Hikmet-i Mütealiye'nin kaynakları arasında Kur’an-ı Kerim, hadis, kelam, tasavvuf ve eski felsefeler yer alır. Bu bilgi sistemi, Kuran ve tasavvuf bilgisi ile aklî bilginin bir kombinasyonunu temsil eder.
Aşkın Felsefenin Yenilikleri
Hikmet-i Mütealiye'nin yenilikleri iki ana alanda incelenebilir:
- Müslüman düşünürler arasında tartışmalı bazı konuları çözmek için yeni ve başarılı yollar sunması.
- Yeni meseleler ortaya koyması ve bu konularda teoriler geliştirmesi.
Varlık bilimine dayanan Hikmet-i Mütealiye'nin temel yenilikleri, varlık ve onunla ilgili meseleler etrafında döner. Diğer felsefi sistemler de varlık ve onun bilgisini temel alır, ancak Molla Sadra'nın sistematiğinde ilk kez varlığın bu geniş kapsamı ve olağanüstü kapsayıcılığına dair yeni sorular sorulmuş, bu yeni meselelerin ışığında çok eski tartışmalara ikna edici çözüm yolları getirilmiştir.

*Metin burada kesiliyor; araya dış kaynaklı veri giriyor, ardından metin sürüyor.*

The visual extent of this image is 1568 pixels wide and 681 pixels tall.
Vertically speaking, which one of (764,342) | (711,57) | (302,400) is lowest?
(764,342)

Molla Sadra'nın Asalet-i Varlık teorisi, önceki düşünürler gibi İbn-i Sina ve onun takipçilerinin de dile getirdiği bir konseptte yer alsa da, Hikmet-i Mütealiye'de bu konunun üzerinde farklı yaklaşımlarla durulması ve birçok felsefi ve kelami problemin çözümünde yol gösterici olması eşi benzeri görülmemiş bir yeniliktir. Bu doğrultuda Molla Sadra’nın Hareket-i Cevherî (Cevhersel Hareket) teorisinin önemine de değinmekte fayda var.

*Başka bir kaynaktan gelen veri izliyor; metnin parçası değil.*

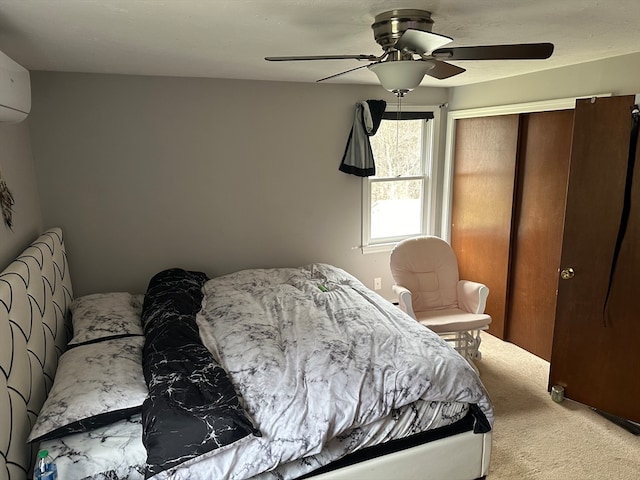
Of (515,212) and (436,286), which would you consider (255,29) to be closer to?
(436,286)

Hikmet-i Mütealiye, Hint felsefi akımlarında da açık bir etki göstermiştir. Örneğin, Şah Abdul Kadir Orenkabadi, Şah Abdul Aziz Dehlavi gibi isimler, Molla Sadra'nın çalışmalarını ve fikirlerini yorumlayarak, şerhler ve eleştiriler yazarak onun düşünce ekolünün yayılmasında ve tanıtılmasında önemli bir rol oynamışlardır. Ayrıca, Henri Corbin, Toshihiko Izutsu ve Seyyid Hüseyin Nasr gibi araştırmacıların çabaları sayesinde Molla Sadra ve ekolü Batılı ve diğer toplumlarda tanıtılmıştır. Bugün Arap ülkeleri, Türkiye, Endonezya ve Malezya gibi çeşitli İslam dünyası ülkelerinde, Hikmet-i Mütealiye ve Molla Sadra'nın eserlerine ilgi duyan geniş akademik çevreler bulunmaktadır.

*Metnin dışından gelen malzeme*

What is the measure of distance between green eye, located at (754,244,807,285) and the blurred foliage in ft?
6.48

İslam felsefesi genel özellikleriyle insanlık düşünce tarihinde göz ardı edilemez derin izler bırakmış felsefi bir gelenek olarak dünya genelinde birçok akademik çalışmanın konusu olmaya devam ediyor. Varlığını koruyan bu geleneği günümüz dünyasındaki temsilcileri geliştirmeye devam etmektedir.